As per Table 1, we vary six different components of the entire process, resulting in 360 conditions per dataset, for a total of 1080 instances (i.e., 360 × 3 datasets). This is less than the 432 possible conditions as it is nonsensical to run the title/abstract screening condition with the full-text condition (i.e., those in the full-text condition have already been accepted during title/abstract screening). To address overfitting and assess stability, we run each instance ten times and take the average. Notably, this addresses both under and over performance of the algorithm due to processing less or more informative articles, though there will eventually be convergence as more articles are processed. As discussed in the introduction, we explore the following: feature extraction, classifier model, query strategy, data type, screening, and features. For feature extraction, as per the introduction, we consider BoW and TF-IDF. For TF-IDF, we limit it by document frequency (i.e., the total number of documents divided by the number of documents containing the term in the dataset). Necessarily, each term must have a document frequency ranging from 0 (i.e., it occurs in no documents) to 1.0 (i.e., it occurs within every document). Within this range, TF-IDF high is operationalized as having a document frequency between 0.1 and 0.9 and for TF-IDF low as between 0.2 and 0.7. If both perform equivalently, it suggests that we can further constrain TF-IDF’s range and achieve some reductions in computing resources required.

----

## SHORT EXERCISE 1
Translate this sentence from the passage above into Spanish: "To address overfitting and assess stability, we run each instance ten times and take the average."

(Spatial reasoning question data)
----

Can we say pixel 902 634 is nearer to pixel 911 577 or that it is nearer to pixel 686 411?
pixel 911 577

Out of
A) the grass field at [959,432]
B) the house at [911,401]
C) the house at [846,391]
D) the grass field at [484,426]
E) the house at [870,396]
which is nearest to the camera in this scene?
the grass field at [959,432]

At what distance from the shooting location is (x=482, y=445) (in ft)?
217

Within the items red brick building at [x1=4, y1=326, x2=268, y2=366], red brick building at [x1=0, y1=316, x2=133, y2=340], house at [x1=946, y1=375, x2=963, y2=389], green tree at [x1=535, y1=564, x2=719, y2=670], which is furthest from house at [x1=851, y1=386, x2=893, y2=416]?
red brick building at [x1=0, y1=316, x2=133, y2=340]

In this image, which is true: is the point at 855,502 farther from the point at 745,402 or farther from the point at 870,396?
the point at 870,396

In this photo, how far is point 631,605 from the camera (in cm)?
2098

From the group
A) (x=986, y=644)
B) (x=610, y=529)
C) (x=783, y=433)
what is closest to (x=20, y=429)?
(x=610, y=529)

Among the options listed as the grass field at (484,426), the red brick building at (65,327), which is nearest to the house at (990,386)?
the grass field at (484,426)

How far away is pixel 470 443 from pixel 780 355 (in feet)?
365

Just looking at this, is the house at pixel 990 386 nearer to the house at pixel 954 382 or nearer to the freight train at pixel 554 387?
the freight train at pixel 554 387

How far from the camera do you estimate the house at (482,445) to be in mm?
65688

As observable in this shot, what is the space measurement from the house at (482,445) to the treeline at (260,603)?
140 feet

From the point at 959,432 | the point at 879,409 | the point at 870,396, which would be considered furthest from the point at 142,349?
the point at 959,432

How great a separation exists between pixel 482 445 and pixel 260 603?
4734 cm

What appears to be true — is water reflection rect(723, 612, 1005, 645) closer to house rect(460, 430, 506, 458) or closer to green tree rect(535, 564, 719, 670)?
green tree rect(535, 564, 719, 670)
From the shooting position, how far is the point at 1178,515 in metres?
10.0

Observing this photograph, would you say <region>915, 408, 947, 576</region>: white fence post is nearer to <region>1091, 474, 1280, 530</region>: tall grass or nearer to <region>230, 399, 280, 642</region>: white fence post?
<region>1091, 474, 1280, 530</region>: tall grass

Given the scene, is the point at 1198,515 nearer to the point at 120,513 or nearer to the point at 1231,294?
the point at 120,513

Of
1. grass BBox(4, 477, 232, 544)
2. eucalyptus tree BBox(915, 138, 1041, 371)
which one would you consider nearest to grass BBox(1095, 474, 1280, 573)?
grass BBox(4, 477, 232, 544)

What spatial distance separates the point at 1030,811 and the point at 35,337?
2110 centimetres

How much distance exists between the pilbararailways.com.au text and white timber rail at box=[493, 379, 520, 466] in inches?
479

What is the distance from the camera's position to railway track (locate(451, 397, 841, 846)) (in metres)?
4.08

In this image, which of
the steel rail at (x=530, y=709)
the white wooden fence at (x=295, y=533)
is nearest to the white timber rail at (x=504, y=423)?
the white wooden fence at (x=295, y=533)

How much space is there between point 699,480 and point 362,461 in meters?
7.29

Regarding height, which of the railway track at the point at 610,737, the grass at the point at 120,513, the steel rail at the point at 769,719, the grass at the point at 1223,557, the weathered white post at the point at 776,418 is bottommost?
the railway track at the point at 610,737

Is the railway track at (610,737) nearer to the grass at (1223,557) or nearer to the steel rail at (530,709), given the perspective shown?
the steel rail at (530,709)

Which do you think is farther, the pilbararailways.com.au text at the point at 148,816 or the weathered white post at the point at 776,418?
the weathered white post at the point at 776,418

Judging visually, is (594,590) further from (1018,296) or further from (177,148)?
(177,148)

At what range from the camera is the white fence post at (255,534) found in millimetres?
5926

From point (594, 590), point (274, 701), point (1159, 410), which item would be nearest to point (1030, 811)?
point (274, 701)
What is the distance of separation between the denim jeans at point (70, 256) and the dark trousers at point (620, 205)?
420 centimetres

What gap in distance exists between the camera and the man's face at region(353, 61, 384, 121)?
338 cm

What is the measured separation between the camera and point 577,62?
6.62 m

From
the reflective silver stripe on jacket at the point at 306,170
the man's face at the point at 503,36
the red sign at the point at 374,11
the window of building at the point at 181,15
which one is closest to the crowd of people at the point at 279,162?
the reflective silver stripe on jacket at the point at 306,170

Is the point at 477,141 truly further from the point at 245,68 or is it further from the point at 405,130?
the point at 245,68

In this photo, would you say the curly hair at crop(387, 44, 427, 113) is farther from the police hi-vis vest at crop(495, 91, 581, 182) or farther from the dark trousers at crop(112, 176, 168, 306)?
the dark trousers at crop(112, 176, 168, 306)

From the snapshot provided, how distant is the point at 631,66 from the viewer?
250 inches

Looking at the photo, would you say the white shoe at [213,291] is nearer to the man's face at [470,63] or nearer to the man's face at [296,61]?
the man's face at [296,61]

----

## SHORT EXERCISE 2
Identify each line of the listing above that contains the word "furthest".

## EXERCISE RESULT 1
Para abordar el sobreajuste y evaluar la estabilidad, ejecutamos cada instancia diez veces y tomamos el promedio.

## EXERCISE RESULT 2
Within the items red brick building at [x1=4, y1=326, x2=268, y2=366], red brick building at [x1=0, y1=316, x2=133, y2=340], house at [x1=946, y1=375, x2=963, y2=389], green tree at [x1=535, y1=564, x2=719, y2=670], which is furthest from house at [x1=851, y1=386, x2=893, y2=416]?
From the point at 959,432 | the point at 879,409 | the point at 870,396, which would be considered furthest from the point at 142,349?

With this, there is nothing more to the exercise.